A can of WD-40 and historic Grimsby Minster in eastern England.

It’s hard to imagine an era when we couldn’t tell the time by checking our smartphone or wristwatch. But before a watch was even a thing, cities had bell towers that would bong every hour, on the hour, so the town’s folk knew the time.

During the Industrial Revolution, things became more technologically advanced, and clock towers popped up in public places so nobody was late to work.

Twelve years ago, at 12:02, the clock in the central tower at Grimsby Minster in eastern England stopped working. The church dates back to the 12th century and the central tower was added in 1365.

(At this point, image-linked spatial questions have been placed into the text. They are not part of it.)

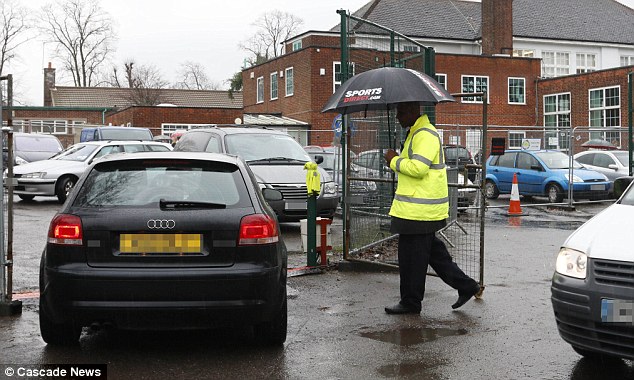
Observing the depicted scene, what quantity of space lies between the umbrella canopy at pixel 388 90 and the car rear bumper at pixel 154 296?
2.43 m

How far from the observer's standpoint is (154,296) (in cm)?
533

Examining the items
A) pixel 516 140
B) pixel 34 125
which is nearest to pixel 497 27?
pixel 516 140

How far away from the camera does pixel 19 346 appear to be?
236 inches

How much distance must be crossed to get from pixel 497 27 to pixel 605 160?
82.3 feet

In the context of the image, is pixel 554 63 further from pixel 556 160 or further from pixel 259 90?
pixel 556 160

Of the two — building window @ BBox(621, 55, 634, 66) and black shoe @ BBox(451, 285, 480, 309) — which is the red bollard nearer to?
black shoe @ BBox(451, 285, 480, 309)

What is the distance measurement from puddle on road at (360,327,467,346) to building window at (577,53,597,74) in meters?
49.5

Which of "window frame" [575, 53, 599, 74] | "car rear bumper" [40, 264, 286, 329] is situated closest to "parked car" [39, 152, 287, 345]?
"car rear bumper" [40, 264, 286, 329]

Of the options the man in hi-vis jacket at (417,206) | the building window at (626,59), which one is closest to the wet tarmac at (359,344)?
the man in hi-vis jacket at (417,206)

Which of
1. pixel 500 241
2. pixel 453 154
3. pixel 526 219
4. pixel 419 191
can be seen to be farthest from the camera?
pixel 526 219

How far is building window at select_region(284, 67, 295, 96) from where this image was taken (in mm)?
44219

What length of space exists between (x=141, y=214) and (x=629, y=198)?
12.0ft

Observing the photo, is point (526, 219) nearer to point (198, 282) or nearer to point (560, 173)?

A group of experts that worked on the restoration of London's Big Ben came out to the church and said that it would require scaffolding to get the old clock back in order and the cost would be somewhere between £40,000 ($53,250) and £50,000 ($66,600).


Grimsby Minster.

via Wikimedia Commons

The church feared it would have to throw a massive fundraiser to get enough money to fix its historic clock. However, two guys that work on the church’s bells had a different idea. Rick Haywood, 47, and Jay Foley, 15, were performing routine maintenance on the bells when they decided to give the clock a look.

“We did not think we could do any more damage,” Haywood told The Sun. “We found various dead pigeons gumming up the bearings. Some of the bearings were very dry.”

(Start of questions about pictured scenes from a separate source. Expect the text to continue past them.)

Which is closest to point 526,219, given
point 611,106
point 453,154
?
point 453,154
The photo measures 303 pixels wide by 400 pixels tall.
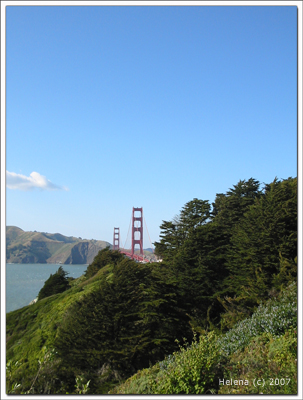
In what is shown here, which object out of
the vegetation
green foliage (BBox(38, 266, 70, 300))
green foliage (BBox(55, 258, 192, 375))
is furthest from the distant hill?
green foliage (BBox(55, 258, 192, 375))

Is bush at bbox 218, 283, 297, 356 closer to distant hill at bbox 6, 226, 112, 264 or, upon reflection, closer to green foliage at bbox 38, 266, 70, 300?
green foliage at bbox 38, 266, 70, 300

Foley believes that the clock stopped running because of its age and the fact that its gears were “very dry” and “were not in the right alignment.”

“The minutes, hours, and seconds all have separate sections, which were out of order,” Foley added. “We got the dead pigeons out and it slowly ticked along after we greased it and cleaned it out.”

“We gave it grease and WD-40 and managed to get it running,” Haywood said.

The difference in cost to the church was miraculous. It could have spent tens of thousands of pounds to get the clock running, but all it cost was £6 for two cans of WD-40, and the labor charges for Haywood and Foley.

The workers say the clock runs about two minutes slow because it took a little time to get everything aligned after they looked at their smartphones. The pair are proud of their work and glad they could save the minster a few quid.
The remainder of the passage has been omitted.